My Mother was very fortunate and got a job with Manufacturers Life, an insurance company on Bloor Street, where she worked in the actuarial department as she had done in the summers through University. As was the case attending University, she travelled from Scarborough to downtown Toronto daily, through the depression years, on the radial car which had been extended to travel along Kingston Rd. It was only through thrift and wise management of finances, that my family survived this challenging time in history.
In 1936, my Mother married William Caird Cameron who came to Canada from Dundee, Scotland. They lived on the farm with my Grandmother and Grandfather. My father assisted with some of the farm work, but he worked as an insurance agent full time. I never met my Grandfather. He had a heart attack and died in 1947, while stooking wheat in the back field. After this terrible, sudden loss the farm activities slowly started to wrap up, the remaining cows were sold, and barns were abandoned.
The world was shaken then once again in 1939 with war. World War II brought back all the memories of the unimaginable horrors of World War l. After the war my family continued living on the farm for a time though it was becoming more difficult to care for the property with large empty farm buildings on it constantly needing repair and too much land to care for properly and no one to farm it.
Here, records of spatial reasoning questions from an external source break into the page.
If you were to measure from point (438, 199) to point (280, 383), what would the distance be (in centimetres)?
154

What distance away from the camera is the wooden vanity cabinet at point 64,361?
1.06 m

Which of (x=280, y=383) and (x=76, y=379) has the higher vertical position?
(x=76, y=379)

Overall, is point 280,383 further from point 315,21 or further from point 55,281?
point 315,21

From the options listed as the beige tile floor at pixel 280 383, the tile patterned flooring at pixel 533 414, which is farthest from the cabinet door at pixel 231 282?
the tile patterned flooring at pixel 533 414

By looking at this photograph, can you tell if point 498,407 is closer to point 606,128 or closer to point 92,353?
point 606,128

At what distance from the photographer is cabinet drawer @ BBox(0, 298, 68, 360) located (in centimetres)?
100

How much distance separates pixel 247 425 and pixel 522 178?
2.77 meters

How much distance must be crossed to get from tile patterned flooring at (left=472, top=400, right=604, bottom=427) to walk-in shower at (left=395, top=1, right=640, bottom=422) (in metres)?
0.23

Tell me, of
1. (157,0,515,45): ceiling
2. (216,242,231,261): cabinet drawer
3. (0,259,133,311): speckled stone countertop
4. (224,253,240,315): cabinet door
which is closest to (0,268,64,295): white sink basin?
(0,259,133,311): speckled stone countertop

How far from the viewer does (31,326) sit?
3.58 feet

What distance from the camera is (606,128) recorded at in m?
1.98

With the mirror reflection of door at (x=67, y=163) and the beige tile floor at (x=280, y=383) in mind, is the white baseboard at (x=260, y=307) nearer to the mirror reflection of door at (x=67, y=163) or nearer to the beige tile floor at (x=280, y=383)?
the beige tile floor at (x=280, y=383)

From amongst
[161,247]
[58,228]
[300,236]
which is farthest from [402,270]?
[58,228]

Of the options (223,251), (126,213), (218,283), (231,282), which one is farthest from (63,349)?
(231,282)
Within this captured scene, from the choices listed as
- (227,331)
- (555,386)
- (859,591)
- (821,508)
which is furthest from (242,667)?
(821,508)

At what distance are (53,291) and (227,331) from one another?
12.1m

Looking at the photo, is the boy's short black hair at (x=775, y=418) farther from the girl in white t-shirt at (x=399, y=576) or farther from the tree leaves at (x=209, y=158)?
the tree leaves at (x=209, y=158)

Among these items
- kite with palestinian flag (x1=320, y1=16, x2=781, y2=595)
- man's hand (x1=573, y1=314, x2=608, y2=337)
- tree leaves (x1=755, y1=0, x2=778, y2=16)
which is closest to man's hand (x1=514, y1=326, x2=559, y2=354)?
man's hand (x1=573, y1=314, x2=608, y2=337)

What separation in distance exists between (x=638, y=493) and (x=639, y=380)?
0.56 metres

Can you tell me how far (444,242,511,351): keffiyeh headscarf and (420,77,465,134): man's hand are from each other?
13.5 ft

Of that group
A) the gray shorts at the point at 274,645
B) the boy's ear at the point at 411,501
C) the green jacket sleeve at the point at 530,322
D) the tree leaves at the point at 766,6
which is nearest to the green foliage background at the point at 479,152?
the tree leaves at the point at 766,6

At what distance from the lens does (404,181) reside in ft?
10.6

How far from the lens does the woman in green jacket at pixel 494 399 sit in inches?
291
I had enjoyed living on the farm as it had many wonderful places to play and explore. I fondly remember playing in the drive shed with some of the old dusty farm equipment still stored therein. It was a wonderful place for a child to play. I would climb up and sit in the buckboard imagining the horses pulling it down the road with me driving! One of the reasons I loved the farm was at every turn I could imagine that horses would have been there in past days especially my Grandfather's great black Clydesdales out in the barnyard. I had seen them in some old pictures, and they were beautiful. It was then when I was so young that I started to draw these horses from my imagination, creating farm scenes and then drawing those galloping horses from westerns on TV.
When I was five, we left the farm which was a great upheaval for the grownups both physically and emotionally. The family had lived on that piece of land since 1823 and for my Grandmother and Mother this had been their whole life, where a lifetime of memories had been made. But new neighbourhoods were being built in the vicinity of the farm at this point in time, so we moved into a new home a few kilometres away from the farmhouse.
My Mother, my Grandmother and Family taught me through example how to pick one's self up and move on. As a child, I watched them struggle and overcome whatever obstacle might be in their way. There will always be challenges great and small in the world followed by great periods of peace and prosperity. My family were fighters who always moved forward. Now in this time of Covid19, we too must work together as families and communities have done in the past. It is incumbent upon us to embrace the positive, as we too shall weather this storm.
WHO IS ELLEN CAMERON?
Ellen studied Fine Art and Art History at York University, Toronto. Her original concentration was in painting where she worked on commissioned oil paintings. While photographing subjects for use as a visual reference for her paintings, she realized that her true passion was photography. She was always fascinated with drawing and painting horses and was awed by the power and majesty of these magnificent, yet gentle creatures. “I seek to convey the remarkable spirit of the horse, with all its strength and its seemingly contradictory fragility.”